Requirements:
a) Answer these from the passage on the stepping motor driven exhaust gas re-circulation valve:
(i) Between which two parts is the spring 12 provided?
(ii) What does the plate 27 do?
(iii) Which two threaded sections turn the rotor's step-wise rotations into rectilinear motion?
b) Echo the stepping motor valve passage from "40 is a motor" to "valve opening 5." without changing a word.
c) Carry on the description of the stepping motor driven exhaust gas re-circulation valve from the point where the passage stops.
Start of Passage provided
Diagram 1 is an internal layout diagram of a stepping motor driven exhaust gas re-circulation valve. The stepping motor is a device for controlling the valve by electrical motive force.
In the diagram, reference numeral 1 represents the housing (valve body), and comprises an inlet port 2 connected to the engine exhaust system (not shown), an outlet port 3 connected to the engine air intake system (not shown) and a re-circulation pathway 4. The valve seat 6 is press-fitted into the re-circulation pathway and prevents the rollpin 13 from detaching. 9 is a bush acting as a bearing, 8 is a holder for preventing the build up of deposits on the bush 9 and is fitted on the same axis as the valve seat 6 between the housing 1. 5 is a valve which is disposed in abutment with the valve seat 6 and is secured to the valve shaft 7 by caulking. The valve shaft 7 extends through the bush 9 and a spring holder 10 and washer 50 are fixed to its other end by caulking. 12 is a spring which is provided between the spring holder 10 and the housing 1 in a compressed state with the direction of force being in the direction of valve closure. 14 is a cooling passage for cooling the motor and the body of the valve.
20 is the body of the stepping motor and is mounted on the housing 1 by a mounting screw so that the axes correspond. 22 is a bobbin around which the coil 23 is entwined, and which is provided with a yoke 24 and yoke 25 providing a magnetic circuit around the outer circumference. 29 is a terminal which is electrically connected to the coil 23 and which forms the connector element with the motor housing 21. 27 is a plate which shields magnetically the two coil sections. 26 is a plate preventing the seepage of resin into the inner part of the coil when the motor housing is armor molded.
31 is a magnet. 32 is a rotor which protects the magnet 31 and forms a stopper 32b in the axial direction of the motor shaft and the threaded section 32a which meshes with the threaded section 33a of the motor shaft in the inner section. 30 are bearings fitted to both ends of the rotor 32. 28 is platespring which pressures the side of the bearing. 33 is a reciprocating motor shaft which converts the rotations of the rotor 32 to rectilinear motion by the threaded sections 32a, 33a. 34 is a stopper pin which is press fitted into the motor shaft 33, 41 is a motor bush which functions as a bearing for the motor shaft 33 and prevents rotation around the D hole.
40 is a motor holder disposed between the housing 1 so as to be concentric with the motor housing 21 and which protects the bearing 30 and the motor bush 41. The spring holder 42 and the joint 43 are fixed to the distal end of the motor shaft 33 by caulking. 44 is a spring which is compressed between the spring holder 42 and the motor holder 40 so that the direction of the force is in the direction of valve opening 5.
The operation of the valve will be explained on the basis of the force corresponding to the position of the valve in diagram 2.
With reference to diagrams 1 and 2, when the valves are opened starting from a position of total valve closure, the rotor 32, including the magnet 31, rotates in the direction of valve opening in a step-wise fashion in response to electrical pulses sent from the control unit (not shown) in the terminal 29. The number of steps correspond with the number of pulses and constitutes precise open loop control. The step-wise rotations are converted into rectilinear motion by the threaded section 32a of the rotor 32 and the threaded section 33a of the motor shaft 33. The motor shaft moves in the direction of valve opening (shown in the lower part of the diagram). At this stage, the movement of the motor shaft 33 is assisted by the force of the spring 44. At the moment when the joint 43 and the spring holder 10 are in abutment as a result of this motion, since the force of the springs is added, the necessary force to move the motor becomes the difference of the springs. Further movement entails increased load including the spring constant of the springs.
End of Passage provided
Start of Provided information
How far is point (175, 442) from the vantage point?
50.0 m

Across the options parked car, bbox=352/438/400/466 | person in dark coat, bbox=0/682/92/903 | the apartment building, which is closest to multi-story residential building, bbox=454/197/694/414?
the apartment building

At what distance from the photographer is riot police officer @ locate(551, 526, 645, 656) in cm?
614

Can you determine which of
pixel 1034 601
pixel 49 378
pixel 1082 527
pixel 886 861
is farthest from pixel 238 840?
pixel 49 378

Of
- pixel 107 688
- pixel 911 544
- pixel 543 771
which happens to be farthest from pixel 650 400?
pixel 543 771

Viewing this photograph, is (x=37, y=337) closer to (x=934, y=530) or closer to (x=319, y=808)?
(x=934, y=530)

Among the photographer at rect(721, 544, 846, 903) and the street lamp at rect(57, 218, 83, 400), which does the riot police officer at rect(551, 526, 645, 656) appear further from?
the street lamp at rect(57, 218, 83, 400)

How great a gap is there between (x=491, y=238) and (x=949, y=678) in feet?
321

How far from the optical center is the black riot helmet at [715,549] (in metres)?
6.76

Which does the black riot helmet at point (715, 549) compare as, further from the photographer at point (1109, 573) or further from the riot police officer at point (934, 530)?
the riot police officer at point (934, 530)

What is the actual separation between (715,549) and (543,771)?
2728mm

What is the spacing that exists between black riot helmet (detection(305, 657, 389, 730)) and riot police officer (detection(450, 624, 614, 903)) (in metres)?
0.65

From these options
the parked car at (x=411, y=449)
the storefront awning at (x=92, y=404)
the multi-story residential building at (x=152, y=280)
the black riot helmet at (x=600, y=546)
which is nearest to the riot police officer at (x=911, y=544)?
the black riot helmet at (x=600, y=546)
End of Provided information
Results for each task:
a)
(i) Between the spring holder 10 and the housing 1.
(ii) It magnetically shields the two coil sections.
(iii) The threaded section 32a of the rotor 32 and the threaded section 33a of the motor shaft 33.

b)
40 is a motor holder disposed between the housing 1 so as to be concentric with the motor housing 21 and which protects the bearing 30 and the motor bush 41. The spring holder 42 and the joint 43 are fixed to the distal end of the motor shaft 33 by caulking. 44 is a spring which is compressed between the spring holder 42 and the motor holder 40 so that the direction of the force is in the direction of valve opening 5.

c)
When the valves are closed, the above process is reversed. The rotor 32 including the magnet 31 rotates step-wise in the direction of valve closure in response to: electrical pulses sent from the control unit (not shown) in the terminal 29. At the moment when the joint 43 and the spring holder 10 become detached as the closure process continues, the load of the spring 44 is added to the motor shaft 33 and the load of the spring 12 is added to the valve 5 as a closure force.
A numerical example of the above process will now be discussed. If the setting of the spring is set using the open valve position as a standard, then the spring 12 in the set position has a load of 2 Kg f, and a spring constant of 0.05 Kg f/mm. The spring 44 in the set position has a load of 1.2 Kg f and a spring constant of 0.05 Kg f/mm. If the stroke from motor shaft activation to valve opening is given as 1 mm, and from opened to totally opened as 4.5 mm, then as shown in Diagram 2, the maximum load on the motor at point of activation and point of total opening is equal to 1.25 Kg f. In addition the force of closure of the valve is 2 Kg f and is equal to the load in the set position of the spring A12.
Now referring to the conventional organization of the device (without the spring 44), since the load condition of the spring 12 is the same, in order to achieve the same closure force as in the second diagram, the force generated by the motor must reach a maximum of 2.225 Kg f ( when the valve is completely opened).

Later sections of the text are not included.